The summer of hell is over! I know its October and clearly summer is no longer, though Los Angeles temperatures dictate that 90+ temps will make it seem like summer well into the arrival of pumpkin spice everything at Trader Joes, but I am just now beginning to breathe a big sigh of relief from the heat.
I spent my summer suffering through hourly hot flashes, two Mercury retrograde periods, selling my house, moving, finding a job, getting back on the dating horse, and generally freaking out big time. I also managed to squeeze in going to ALA, not going bankrupt, and turning 48.Obviously the big stressors were selling my house, where I lived for fifteen years, and moving into a rental house with my two kids and two cats; no one was excited about this change of address least of all me. It was part of my divorce, and I could not put it off any longer.

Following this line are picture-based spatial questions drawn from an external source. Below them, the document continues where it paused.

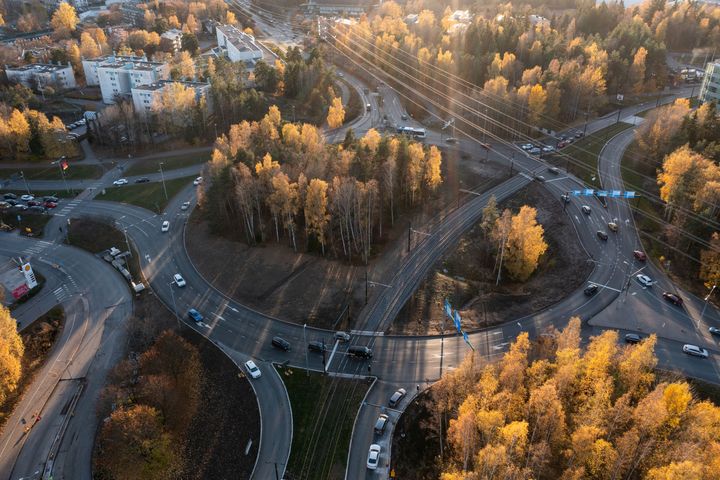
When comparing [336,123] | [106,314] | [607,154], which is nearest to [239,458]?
[106,314]

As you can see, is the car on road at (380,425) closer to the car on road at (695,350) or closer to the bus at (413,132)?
the car on road at (695,350)

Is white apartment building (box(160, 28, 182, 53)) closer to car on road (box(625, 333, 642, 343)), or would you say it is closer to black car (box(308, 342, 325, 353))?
black car (box(308, 342, 325, 353))

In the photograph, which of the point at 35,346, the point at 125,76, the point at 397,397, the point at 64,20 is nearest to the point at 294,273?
the point at 397,397

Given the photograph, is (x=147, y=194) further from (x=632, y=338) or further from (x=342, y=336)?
(x=632, y=338)

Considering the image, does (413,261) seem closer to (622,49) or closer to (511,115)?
(511,115)

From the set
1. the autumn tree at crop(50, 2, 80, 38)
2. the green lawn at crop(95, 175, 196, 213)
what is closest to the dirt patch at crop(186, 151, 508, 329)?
the green lawn at crop(95, 175, 196, 213)

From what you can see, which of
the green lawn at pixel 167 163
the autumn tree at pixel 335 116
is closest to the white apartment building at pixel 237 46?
the autumn tree at pixel 335 116

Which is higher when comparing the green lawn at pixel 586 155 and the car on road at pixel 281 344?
the green lawn at pixel 586 155
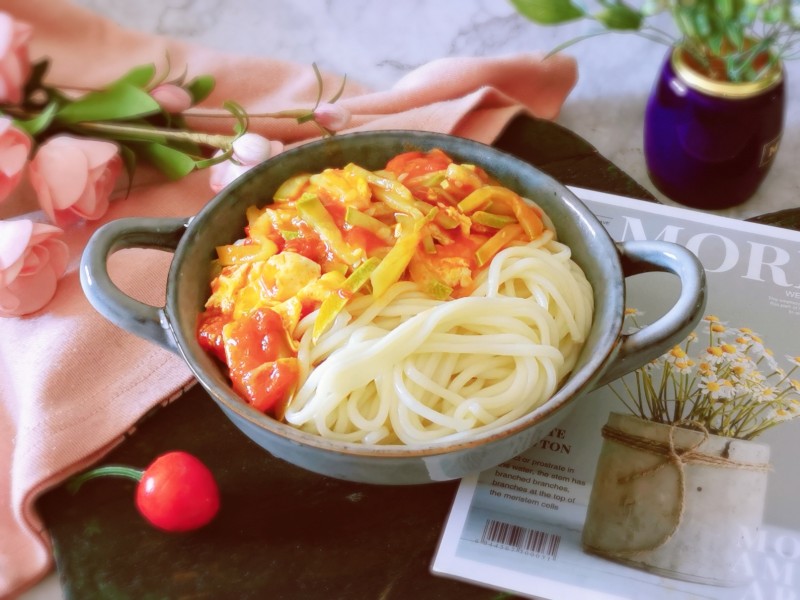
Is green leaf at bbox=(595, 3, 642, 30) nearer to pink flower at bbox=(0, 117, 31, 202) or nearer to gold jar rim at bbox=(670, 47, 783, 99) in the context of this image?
gold jar rim at bbox=(670, 47, 783, 99)

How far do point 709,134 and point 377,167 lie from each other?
1.72 ft

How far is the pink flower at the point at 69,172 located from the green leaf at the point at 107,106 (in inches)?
2.5

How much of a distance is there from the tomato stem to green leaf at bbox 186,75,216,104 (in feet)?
2.31

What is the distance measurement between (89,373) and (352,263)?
417 mm

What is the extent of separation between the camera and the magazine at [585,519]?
3.01 ft

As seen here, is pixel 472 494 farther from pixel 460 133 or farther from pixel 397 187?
pixel 460 133

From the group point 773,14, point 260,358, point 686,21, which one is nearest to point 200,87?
point 260,358

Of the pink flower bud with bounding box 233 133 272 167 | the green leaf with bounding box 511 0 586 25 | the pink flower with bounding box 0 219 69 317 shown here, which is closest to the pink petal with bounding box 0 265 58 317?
the pink flower with bounding box 0 219 69 317

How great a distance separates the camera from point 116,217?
1.31 metres

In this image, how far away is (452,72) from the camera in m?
1.47

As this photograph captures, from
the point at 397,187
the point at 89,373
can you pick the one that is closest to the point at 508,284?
the point at 397,187

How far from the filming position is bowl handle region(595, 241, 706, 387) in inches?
34.4

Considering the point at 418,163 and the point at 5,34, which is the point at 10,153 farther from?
the point at 418,163

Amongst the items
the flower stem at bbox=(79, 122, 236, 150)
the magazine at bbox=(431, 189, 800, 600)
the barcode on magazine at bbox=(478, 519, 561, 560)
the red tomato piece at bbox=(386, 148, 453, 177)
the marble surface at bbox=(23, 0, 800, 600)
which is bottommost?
the barcode on magazine at bbox=(478, 519, 561, 560)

Since my twenties, I have had a near nightly recurring dream about having to move. It is as horrible as it sounds. Moving in real life began to feel like one of my nightmares, with that slow motion film quality dreams have. I zombie walked through most of it as well as the sale of the house. I felt ground down, small and defeated. My real estate agent said I would feel such relief at the end of the “process” but I only felt a dull hollow ache for my life that was no longer.
During this hot and heavy time, I was still churning out cover letter and resumes, and interviewing in the summer heat, dripping sweat on the desks of prospective employers.
I am so looking forward to fall and my extra hour of daylight savings sleep! All hail autumn!